Stored data
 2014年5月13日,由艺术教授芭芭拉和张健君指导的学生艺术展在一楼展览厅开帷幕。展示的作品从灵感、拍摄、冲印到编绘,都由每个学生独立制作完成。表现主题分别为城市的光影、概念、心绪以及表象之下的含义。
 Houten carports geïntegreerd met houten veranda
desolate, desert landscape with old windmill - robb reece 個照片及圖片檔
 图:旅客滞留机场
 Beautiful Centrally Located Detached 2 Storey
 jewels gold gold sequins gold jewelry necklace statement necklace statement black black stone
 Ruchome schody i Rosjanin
...
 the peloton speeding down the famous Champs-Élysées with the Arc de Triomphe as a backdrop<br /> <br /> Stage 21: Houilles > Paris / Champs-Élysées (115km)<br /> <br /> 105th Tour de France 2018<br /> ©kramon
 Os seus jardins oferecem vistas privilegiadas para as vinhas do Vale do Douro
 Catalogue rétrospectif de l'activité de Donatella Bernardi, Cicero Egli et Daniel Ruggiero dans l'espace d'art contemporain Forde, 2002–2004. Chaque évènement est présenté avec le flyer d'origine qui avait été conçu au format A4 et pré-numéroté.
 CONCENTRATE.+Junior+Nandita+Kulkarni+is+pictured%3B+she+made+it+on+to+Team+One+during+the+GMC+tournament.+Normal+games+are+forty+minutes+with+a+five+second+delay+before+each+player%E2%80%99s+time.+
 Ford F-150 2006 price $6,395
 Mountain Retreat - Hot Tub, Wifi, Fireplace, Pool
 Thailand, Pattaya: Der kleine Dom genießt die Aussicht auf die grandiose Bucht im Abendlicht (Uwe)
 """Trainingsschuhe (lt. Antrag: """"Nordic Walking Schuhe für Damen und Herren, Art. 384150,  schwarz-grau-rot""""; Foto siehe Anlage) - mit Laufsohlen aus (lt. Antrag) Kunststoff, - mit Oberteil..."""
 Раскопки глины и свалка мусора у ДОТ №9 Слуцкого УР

=== Exercise instructions ===
The line above containing "2014年5月13日,由艺术", the line containing "Beautiful Centrally Located", and every line between them are to be transcribed exactly; no other line is wanted.

=== Solution to this exercise ===
 2014年5月13日,由艺术教授芭芭拉和张健君指导的学生艺术展在一楼展览厅开帷幕。展示的作品从灵感、拍摄、冲印到编绘,都由每个学生独立制作完成。表现主题分别为城市的光影、概念、心绪以及表象之下的含义。
 Houten carports geïntegreerd met houten veranda
desolate, desert landscape with old windmill - robb reece 個照片及圖片檔
 图:旅客滞留机场
 Beautiful Centrally Located Detached 2 Storey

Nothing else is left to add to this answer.